Newer meaning 94-02 or newer meaning 03+? They're quite a bit different.

bushings on a 4 link wouldnt cause any exess side movement would it? id love to not run a panhard, i cant explain how much id love not to run one i have no serious technical reason why, i just think they are ugly.

can a big ol beefy sway bar with some sort of disconnect, maybe like automatic jeep disconnects work?

and info on the dodge axle was clear and straight forward, thank you now i can get those out of my head

Bushings will add some bind to individual wheel travel but they would never make up for a panhard in a parallel 4-link.

all 4 links need a track bar, doesnt matter if heim or bushing, they still would have lateral movement without it, leaf springs if not too much of a arch can mostly get away without one, like a 73-87 4" lift spring which is flat is fairly resistant with crossover to the body shift issue.

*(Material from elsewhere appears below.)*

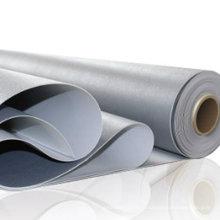 Мембрана PVC Водоустойчивая с сертификатом ISO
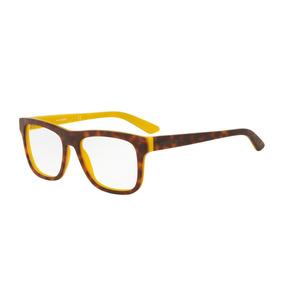 5.4 De Grau Arnette - Óculos no Mercado Livre Brasil e90029945b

Except for all those 4-links that don't need them.

no need for a trac bar on a double or single triangulated 4 link. Track bars are needed on radius arms, three links, and parrallel 4 links.

The super duty axles are actually pretty strong. the shafts are larger than the previous D60's and I think in 2011 they went to 35 spline outers. I personally do not like unit bearings, you are kind of a slave to a $400 part and does not offer the servicability as a traditional spindle / hub assembally.

I have one club member that runs a 94+ dodge D60 but it has an extensive amount of work done to make it survive. he re-tubed the pass side tube, and runs ford TTB spindles and outers.

Ideally you will want a king pin 60 from a 78-79 F250/350 or from a 80's F350. I do not think they made 4wd F350's in 80 & 81 and then switched over to ball joints in the 90's. the advantage of the 78-79 is there is more drivers side tube to work with. Sky manufacturing makes a kit for both axles to be swapped into a gmt400, but are for leafs and not links.

Triangulated 4 link + mechanical steering = bump steer. Full hydro is plenty doable, but it's not something I would do to a vehicle I planned to drive daily or mostly on road. The lack of feeling results in a lot more adjustment while driving and it gets tiring, inevitable nuns dying hose bursting argument aside.

80-85 Ford 4x4 trucks all had TTB. The D60 returned in 86, still in kingpin trim but with a wider 36" spring perch width. The kingpins were done away with in 92.

Timken unit bearing replacements for my Dodge are $250/pc, still pricey but I can almost do two for $400. The biggest issue with the 03+ Dodge 9.25" front live axles is the upper ball joint. The only solutions currently are exceptionally expensive until Synergy brings out there option.

80s ff350s had kinpins still? i was under the impression that they did not. that opens up a channel or two. im just not a fan on leafs, and i like the look and ride of linked fronts with coils over them.

dumb question: unit bearings are what on the axle?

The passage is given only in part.